As part of a Multi-District Litigation (MDL) in Cleveland, Ohio, Drug Enforcement Administration (DEA) data has been released to the public, revealing the sheer scale to which opioids are being manufactured and distributed in the U.S. The MDL consists of 2,000 towns, cities, and counties that have filed lawsuits against 20 opioid manufacturers and distributers for their role in the crisis.

Between 2006 and 2012, at the height of the epidemic, 76 billion opioid pills were sold in the U.S. During this time, 88 percent of opioid pills were manufactured by one of just three big pharmaceutical drug makers:

  1. Mallinckrodt – 29 billion opioids sold
  2. Actavis – 26.5 billion opioids sold
  3. Endo – 11 billion opioids sold

Though Purdue Pharma only accounted for about three percent of the market, ranking fourth among manufacturers, it has drawn widespread criticism for allegedly sparking the epidemic through the introduction of OxyContin in the 1990s.

On the distribution side, around half of pills were distributed by another three pharma companies:

  1. McKesson – 14.1 billion opioids distributed
  2. Walgreens – 16 billion opioids distributed
  3. Cardinal Health – 10.7 billion opioids distributed.

Additional data released includes the average number of pills distributed per person per year in every county in the U.S. This could help to funnel a larger portion of eventual settlement money into areas that have been most affected by the epidemic.

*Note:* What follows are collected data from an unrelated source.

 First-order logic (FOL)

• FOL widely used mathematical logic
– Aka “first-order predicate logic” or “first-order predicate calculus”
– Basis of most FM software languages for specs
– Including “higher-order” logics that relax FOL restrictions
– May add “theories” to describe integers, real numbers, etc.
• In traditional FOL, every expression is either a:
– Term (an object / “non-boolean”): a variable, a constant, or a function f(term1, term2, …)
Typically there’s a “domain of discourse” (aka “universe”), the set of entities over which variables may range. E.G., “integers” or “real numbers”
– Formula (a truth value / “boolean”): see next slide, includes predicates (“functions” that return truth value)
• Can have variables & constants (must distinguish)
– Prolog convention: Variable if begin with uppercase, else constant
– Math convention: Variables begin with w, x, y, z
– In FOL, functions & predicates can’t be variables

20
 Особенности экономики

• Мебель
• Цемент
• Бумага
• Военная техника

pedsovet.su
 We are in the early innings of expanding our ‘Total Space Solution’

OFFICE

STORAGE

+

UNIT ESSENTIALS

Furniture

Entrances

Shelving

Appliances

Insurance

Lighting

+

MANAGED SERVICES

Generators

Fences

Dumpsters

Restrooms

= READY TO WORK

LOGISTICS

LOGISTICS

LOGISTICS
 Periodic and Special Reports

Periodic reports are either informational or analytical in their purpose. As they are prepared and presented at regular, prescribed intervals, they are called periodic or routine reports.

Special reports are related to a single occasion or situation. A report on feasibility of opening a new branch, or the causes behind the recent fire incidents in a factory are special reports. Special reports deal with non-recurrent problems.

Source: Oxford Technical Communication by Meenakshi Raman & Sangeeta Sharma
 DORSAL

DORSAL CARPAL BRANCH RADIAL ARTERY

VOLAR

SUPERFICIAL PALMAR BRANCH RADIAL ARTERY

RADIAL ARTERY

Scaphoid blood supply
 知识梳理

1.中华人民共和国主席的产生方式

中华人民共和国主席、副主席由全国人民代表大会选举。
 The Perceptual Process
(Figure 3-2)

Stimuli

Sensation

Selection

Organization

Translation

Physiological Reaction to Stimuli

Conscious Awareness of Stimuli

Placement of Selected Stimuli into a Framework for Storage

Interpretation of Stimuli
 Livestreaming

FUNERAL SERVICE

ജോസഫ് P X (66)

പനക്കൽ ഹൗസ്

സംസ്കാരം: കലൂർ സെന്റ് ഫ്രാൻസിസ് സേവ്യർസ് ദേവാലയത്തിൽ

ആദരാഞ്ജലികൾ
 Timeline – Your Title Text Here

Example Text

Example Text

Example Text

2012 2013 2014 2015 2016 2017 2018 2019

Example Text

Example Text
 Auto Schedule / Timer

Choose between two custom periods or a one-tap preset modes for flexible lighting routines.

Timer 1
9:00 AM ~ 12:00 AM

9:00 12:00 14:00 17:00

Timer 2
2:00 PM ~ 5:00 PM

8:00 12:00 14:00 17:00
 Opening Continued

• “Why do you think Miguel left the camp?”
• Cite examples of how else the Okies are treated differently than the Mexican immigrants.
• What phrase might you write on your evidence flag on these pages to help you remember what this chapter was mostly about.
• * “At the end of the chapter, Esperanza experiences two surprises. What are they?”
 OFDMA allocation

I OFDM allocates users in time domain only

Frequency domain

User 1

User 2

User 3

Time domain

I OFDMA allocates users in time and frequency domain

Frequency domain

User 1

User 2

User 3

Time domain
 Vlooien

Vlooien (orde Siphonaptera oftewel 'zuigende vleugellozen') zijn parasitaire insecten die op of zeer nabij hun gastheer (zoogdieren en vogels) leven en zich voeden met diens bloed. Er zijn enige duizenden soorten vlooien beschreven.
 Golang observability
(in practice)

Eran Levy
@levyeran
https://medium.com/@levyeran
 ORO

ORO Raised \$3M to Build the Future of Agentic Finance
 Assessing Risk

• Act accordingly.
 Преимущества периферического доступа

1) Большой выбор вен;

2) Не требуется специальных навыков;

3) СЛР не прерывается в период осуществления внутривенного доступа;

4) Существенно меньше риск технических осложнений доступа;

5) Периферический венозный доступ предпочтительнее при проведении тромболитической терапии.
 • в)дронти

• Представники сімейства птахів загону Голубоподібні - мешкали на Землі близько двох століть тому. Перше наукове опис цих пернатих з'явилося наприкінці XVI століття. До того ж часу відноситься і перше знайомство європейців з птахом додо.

In Massachusetts, Dukes, Hampden, and Berkshire Counties fared the worst, each averaging over 35 opioids distributed per person annually.

The data could also serve to be valuable in strengthening plaintiffs’ claim that the blame for the epidemic should lie on manufacturers and distributors, which have frequently tried to blame doctors and pharmacies who overprescribe opioids and even on victims themselves for abusing them.